#### THE EXERCISE:
Rewrite every item with "camera" swapped for "viewer", keeping everything else unchanged and leaving out the pictures.
[START RECORDS TO PROCESS]
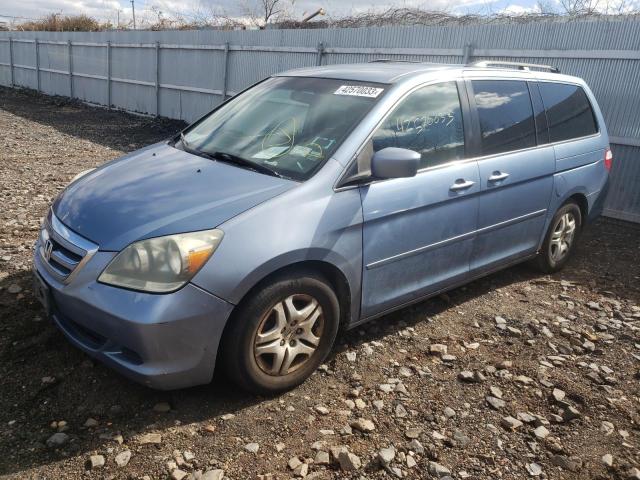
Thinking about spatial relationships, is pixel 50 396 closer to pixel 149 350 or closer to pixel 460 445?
pixel 149 350

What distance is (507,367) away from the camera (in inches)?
137

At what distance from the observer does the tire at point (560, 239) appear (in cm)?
481

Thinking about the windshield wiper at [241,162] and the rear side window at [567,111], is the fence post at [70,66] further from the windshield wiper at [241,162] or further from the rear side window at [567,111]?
the rear side window at [567,111]

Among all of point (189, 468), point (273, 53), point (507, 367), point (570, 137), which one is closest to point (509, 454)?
point (507, 367)

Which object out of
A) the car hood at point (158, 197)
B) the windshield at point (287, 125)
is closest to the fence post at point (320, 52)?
the windshield at point (287, 125)

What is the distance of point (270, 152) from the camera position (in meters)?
3.35

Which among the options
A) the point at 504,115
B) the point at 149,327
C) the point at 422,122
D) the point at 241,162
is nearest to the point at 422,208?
the point at 422,122

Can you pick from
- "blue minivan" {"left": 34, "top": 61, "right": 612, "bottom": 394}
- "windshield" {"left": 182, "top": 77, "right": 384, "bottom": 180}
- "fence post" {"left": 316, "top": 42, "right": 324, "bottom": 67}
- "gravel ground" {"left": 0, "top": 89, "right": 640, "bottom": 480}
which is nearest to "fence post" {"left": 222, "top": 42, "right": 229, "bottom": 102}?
"fence post" {"left": 316, "top": 42, "right": 324, "bottom": 67}

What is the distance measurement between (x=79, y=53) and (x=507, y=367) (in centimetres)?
1892

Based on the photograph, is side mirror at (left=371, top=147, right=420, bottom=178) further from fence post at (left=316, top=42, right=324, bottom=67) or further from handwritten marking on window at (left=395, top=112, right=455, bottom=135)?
fence post at (left=316, top=42, right=324, bottom=67)

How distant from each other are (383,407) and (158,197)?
166 cm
[END RECORDS TO PROCESS]
#### RESULT OF THE EXERCISE:
Thinking about spatial relationships, is pixel 50 396 closer to pixel 149 350 or closer to pixel 460 445?
pixel 149 350

What distance is (507,367) away from the viewer (in inches)?
137

At what distance from the observer does the tire at point (560, 239) appear (in cm)?
481

Thinking about the windshield wiper at [241,162] and the rear side window at [567,111], is the fence post at [70,66] further from the windshield wiper at [241,162] or further from the rear side window at [567,111]?
the rear side window at [567,111]

Among all of point (189, 468), point (273, 53), point (507, 367), point (570, 137), which one is closest to point (509, 454)?
point (507, 367)

Which object out of
A) the car hood at point (158, 197)
B) the windshield at point (287, 125)
is closest to the fence post at point (320, 52)?
the windshield at point (287, 125)

What is the distance of point (270, 152) from the viewer position (in meters)?
3.35

Which among the options
A) the point at 504,115
B) the point at 149,327
C) the point at 422,122
D) the point at 241,162
is nearest to the point at 422,208?
the point at 422,122

Can you pick from
- "blue minivan" {"left": 34, "top": 61, "right": 612, "bottom": 394}
- "windshield" {"left": 182, "top": 77, "right": 384, "bottom": 180}
- "fence post" {"left": 316, "top": 42, "right": 324, "bottom": 67}
- "gravel ground" {"left": 0, "top": 89, "right": 640, "bottom": 480}
which is nearest to "fence post" {"left": 222, "top": 42, "right": 229, "bottom": 102}?
"fence post" {"left": 316, "top": 42, "right": 324, "bottom": 67}

What is the distance measurement between (x=79, y=53) and (x=507, y=367) (in centimetres)?
1892

Based on the photograph, is side mirror at (left=371, top=147, right=420, bottom=178) further from fence post at (left=316, top=42, right=324, bottom=67) or further from handwritten marking on window at (left=395, top=112, right=455, bottom=135)?
fence post at (left=316, top=42, right=324, bottom=67)

How distant from each other are (383,407) and (158,197)?
166 cm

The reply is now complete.